Sunday, 30 December 2018
Full Dark House by Christopher Fowler
I found this book on a list of urban fantasy novels, but it's fantasy element is much more minimal than I expected, which annoyed me because I spent the entire book thinking 'okay, is this where the magic happens?' but it never was. I guess it works as a good detective story, but I sort of ruined it for myself by constantly waiting for the fantasy bit to happen. Some parts of it are really violent, which put me off, and I had a hard time getting into it and visualising what was going on. However, it's a pretty clever book, which explores theatre, psychological damage, and the layers of history in London. The solution to the mystery was a bit of a letdown, though it was really grotesque and disturbing. One of the central themes of the book is how London during the Blitz maps onto and compares with present-day London and urban crime. I really liked the connections between the two, and I also enjoyed the relationship (quickly becoming a friendship) of the two central characters, detectives Arthur Bryant and John May. The highly eccentric and socially blundering Bryant was especially endearing, and many parts of it were quite funny. The ending tied the whole story up neatly, and was pretty satisfying. However, much of the plot was unnecessarily meandering, and included a bizarrely improbable red herring that took up way too much space and mental energy. I have no intention of reading any more books in the series, but this one was fairly enjoyable.

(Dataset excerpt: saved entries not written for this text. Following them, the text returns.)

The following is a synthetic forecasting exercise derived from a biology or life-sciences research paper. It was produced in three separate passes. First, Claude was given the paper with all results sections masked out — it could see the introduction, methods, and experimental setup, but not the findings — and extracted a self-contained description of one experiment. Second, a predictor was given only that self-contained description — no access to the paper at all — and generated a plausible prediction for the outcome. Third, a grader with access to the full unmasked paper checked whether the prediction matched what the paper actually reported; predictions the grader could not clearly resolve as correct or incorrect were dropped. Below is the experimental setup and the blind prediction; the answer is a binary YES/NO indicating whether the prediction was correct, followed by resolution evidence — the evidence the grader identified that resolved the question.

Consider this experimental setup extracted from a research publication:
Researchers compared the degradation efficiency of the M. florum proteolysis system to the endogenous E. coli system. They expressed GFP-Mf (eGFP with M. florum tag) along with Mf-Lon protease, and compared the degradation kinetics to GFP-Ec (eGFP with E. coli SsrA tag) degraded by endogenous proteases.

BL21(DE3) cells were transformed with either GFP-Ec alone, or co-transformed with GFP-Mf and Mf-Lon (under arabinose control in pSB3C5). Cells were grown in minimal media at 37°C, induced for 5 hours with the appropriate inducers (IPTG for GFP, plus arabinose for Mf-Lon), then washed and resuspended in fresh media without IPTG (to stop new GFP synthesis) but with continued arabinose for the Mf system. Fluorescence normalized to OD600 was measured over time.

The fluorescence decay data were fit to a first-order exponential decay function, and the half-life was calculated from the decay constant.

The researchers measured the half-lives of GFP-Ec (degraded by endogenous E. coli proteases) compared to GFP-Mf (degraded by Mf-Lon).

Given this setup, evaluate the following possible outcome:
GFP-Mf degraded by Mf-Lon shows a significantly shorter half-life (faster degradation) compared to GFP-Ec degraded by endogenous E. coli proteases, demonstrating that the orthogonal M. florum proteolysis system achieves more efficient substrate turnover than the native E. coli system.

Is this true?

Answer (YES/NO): NO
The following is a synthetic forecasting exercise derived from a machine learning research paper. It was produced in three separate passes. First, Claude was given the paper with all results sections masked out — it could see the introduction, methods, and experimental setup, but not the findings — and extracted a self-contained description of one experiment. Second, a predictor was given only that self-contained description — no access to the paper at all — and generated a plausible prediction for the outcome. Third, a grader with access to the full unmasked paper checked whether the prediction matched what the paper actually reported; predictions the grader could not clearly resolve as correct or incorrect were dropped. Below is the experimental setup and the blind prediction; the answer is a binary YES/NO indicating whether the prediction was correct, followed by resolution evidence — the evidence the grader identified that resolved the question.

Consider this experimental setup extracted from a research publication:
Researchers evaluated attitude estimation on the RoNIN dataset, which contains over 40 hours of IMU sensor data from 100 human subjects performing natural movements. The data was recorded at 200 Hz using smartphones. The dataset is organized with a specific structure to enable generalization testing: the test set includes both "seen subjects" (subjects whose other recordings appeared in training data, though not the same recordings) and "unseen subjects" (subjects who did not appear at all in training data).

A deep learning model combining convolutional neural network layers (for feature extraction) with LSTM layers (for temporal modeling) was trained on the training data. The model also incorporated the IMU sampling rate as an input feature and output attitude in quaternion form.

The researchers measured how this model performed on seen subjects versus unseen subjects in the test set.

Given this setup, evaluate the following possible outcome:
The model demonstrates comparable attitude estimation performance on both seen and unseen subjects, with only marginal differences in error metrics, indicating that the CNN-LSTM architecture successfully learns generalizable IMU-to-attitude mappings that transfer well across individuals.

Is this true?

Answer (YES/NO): NO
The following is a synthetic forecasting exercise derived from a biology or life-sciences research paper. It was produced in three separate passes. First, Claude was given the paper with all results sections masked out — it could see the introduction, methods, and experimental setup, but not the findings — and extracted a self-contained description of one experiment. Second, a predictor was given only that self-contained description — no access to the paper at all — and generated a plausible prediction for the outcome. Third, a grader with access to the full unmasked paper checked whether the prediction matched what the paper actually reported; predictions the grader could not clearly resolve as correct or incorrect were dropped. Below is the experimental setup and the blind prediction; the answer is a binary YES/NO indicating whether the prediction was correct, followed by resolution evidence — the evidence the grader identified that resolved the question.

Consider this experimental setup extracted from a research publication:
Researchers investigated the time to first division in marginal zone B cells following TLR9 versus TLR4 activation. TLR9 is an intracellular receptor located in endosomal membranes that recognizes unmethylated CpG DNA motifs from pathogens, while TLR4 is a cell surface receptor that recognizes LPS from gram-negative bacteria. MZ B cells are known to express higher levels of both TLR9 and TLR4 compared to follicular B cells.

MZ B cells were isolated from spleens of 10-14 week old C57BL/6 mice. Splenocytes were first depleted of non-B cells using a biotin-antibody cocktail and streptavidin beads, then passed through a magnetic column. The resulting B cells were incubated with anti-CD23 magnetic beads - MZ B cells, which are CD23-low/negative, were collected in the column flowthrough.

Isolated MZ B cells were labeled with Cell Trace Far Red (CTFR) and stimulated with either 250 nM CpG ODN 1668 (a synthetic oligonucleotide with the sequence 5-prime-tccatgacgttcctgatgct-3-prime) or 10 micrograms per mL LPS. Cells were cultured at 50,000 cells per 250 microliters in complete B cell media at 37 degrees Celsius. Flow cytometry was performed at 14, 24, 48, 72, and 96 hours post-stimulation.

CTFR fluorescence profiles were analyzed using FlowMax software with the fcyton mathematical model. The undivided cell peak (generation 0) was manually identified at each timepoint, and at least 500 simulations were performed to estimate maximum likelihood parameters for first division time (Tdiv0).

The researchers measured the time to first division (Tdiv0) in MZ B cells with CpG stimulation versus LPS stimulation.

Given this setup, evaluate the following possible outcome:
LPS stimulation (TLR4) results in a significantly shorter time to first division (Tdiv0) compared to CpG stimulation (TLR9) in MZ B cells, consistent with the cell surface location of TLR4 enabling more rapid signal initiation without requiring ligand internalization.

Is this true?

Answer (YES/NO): NO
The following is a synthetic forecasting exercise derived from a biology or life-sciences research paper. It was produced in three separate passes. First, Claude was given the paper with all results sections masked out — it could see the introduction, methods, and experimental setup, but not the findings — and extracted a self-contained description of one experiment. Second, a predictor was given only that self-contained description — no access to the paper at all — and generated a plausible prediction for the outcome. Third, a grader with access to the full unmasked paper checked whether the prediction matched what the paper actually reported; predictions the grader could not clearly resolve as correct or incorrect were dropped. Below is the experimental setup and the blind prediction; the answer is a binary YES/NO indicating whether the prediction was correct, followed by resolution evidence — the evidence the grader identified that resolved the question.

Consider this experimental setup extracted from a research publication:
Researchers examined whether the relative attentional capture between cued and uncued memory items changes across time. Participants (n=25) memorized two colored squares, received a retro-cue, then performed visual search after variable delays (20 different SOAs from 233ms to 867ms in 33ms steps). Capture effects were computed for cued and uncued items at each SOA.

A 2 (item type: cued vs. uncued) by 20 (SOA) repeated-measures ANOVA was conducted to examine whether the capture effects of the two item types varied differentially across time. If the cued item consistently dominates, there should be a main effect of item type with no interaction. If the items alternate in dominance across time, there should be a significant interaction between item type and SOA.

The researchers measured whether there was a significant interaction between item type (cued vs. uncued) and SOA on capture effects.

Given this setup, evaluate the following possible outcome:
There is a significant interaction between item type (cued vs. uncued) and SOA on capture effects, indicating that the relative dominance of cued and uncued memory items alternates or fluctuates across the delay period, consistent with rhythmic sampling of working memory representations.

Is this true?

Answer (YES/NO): YES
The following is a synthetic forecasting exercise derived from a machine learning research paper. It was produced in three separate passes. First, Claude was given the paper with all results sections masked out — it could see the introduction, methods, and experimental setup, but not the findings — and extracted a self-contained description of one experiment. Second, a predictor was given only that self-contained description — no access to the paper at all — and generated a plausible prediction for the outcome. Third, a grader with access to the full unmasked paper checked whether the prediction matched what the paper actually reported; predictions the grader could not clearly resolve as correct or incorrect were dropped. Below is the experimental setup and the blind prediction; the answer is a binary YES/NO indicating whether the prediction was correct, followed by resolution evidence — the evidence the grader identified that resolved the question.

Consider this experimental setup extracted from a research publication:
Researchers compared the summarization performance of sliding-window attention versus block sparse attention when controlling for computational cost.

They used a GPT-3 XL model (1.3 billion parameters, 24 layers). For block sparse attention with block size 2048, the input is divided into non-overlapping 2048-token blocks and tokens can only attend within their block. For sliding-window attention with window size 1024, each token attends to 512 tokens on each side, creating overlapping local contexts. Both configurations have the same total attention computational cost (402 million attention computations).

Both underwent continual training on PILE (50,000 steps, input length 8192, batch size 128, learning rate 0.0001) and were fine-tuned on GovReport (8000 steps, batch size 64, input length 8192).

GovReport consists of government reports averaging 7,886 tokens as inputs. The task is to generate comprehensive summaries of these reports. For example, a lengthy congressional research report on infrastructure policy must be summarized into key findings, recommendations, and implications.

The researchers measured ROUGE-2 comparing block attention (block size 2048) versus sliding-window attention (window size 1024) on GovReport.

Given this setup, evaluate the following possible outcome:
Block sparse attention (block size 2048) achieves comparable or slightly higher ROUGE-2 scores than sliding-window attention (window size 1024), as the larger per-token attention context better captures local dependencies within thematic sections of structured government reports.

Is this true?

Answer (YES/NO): NO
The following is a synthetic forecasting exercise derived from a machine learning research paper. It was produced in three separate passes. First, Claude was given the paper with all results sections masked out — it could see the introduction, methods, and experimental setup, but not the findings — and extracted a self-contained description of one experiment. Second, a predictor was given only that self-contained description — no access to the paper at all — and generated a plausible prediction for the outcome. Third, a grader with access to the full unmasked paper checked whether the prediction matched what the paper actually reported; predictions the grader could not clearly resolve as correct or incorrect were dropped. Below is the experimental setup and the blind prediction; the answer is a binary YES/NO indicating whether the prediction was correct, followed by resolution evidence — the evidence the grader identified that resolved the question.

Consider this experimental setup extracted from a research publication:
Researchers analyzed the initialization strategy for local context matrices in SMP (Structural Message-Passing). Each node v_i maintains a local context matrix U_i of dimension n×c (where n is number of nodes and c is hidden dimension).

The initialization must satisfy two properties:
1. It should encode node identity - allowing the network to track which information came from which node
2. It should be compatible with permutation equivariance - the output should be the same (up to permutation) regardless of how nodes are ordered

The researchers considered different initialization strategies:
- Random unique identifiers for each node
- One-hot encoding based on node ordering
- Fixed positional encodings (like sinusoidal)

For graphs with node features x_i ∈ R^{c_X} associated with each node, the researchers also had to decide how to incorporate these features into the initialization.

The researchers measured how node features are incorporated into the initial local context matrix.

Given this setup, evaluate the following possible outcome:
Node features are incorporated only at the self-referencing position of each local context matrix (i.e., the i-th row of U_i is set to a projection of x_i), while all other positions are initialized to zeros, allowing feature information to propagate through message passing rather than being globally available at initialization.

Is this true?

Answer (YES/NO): YES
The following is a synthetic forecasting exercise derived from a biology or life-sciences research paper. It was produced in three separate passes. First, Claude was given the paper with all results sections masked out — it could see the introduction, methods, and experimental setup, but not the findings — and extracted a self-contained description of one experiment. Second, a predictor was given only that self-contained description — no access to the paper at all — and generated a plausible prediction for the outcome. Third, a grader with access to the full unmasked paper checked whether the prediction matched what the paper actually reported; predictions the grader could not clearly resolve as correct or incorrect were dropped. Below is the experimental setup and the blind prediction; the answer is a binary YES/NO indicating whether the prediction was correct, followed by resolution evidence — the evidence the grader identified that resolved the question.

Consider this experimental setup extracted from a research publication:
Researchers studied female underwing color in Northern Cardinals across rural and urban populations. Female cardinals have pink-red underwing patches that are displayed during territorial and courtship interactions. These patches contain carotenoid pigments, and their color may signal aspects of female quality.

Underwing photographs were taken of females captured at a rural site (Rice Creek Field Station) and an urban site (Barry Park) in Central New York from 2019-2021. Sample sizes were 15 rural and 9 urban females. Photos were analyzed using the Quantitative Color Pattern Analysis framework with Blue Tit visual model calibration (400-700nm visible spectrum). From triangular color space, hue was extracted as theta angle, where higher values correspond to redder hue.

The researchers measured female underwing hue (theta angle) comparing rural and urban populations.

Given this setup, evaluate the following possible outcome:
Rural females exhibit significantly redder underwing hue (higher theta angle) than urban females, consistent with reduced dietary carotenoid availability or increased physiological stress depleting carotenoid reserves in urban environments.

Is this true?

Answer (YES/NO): NO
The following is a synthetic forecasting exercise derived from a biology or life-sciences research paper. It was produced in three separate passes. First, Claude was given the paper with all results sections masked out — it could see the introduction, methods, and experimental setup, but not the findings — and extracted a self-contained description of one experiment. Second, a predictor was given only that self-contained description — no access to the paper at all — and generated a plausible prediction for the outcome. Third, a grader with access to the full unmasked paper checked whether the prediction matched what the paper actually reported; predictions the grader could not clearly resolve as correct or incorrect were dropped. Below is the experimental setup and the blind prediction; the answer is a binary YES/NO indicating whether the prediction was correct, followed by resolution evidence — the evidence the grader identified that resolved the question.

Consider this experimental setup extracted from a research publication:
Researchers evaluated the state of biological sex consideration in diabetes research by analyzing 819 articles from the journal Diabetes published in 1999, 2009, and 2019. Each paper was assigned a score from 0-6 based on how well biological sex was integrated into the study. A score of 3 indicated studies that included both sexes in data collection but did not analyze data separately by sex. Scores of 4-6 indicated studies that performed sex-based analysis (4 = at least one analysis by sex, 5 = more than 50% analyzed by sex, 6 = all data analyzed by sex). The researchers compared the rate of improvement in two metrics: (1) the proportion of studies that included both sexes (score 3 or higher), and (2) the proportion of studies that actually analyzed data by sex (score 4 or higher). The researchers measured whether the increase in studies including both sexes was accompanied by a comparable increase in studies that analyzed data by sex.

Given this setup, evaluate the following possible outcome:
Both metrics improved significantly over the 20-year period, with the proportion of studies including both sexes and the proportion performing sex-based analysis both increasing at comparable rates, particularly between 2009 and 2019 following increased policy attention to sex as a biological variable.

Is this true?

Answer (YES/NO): NO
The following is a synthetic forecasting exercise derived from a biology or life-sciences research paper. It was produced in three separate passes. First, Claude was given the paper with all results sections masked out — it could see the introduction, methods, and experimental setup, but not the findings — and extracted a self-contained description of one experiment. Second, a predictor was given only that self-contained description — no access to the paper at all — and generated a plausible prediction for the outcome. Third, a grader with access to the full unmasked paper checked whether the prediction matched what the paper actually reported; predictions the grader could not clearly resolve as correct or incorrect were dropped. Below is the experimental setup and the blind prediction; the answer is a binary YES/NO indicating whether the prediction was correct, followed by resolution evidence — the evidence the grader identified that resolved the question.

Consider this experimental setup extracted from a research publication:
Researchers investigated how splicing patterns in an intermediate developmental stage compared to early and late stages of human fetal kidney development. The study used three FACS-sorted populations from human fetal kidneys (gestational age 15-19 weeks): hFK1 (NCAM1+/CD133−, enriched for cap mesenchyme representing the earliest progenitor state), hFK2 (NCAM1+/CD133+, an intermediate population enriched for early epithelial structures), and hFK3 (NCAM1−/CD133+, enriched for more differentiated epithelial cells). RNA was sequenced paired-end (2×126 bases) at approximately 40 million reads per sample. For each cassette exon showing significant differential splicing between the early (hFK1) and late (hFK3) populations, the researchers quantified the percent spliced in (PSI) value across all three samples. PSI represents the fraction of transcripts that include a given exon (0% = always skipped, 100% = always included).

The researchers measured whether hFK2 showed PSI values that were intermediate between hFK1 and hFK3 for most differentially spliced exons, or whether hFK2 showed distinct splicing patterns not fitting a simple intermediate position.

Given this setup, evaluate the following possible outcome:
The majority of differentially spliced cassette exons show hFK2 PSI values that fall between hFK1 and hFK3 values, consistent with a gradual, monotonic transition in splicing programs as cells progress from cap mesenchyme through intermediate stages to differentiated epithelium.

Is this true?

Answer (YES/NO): YES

The Bishop of Hell and Other Stories by Marjorie Bowen
These are some really delightfully creepy ghost stories, set mostly in the various eras from the 17th to the 19th century. I wouldn't say they're very exceptional, but they're well-written and exciting. They reminded me a lot of Vernon Lee, especially because some of them remain really vague at the end. They also have some of Lee's carefully crafted style. Some of them are not really ghost stories at all, but have explicable solutions, which are still really creepy and horrifying. I don't think Bowen ranks first in early 20th century horror, but she's quite entertaining.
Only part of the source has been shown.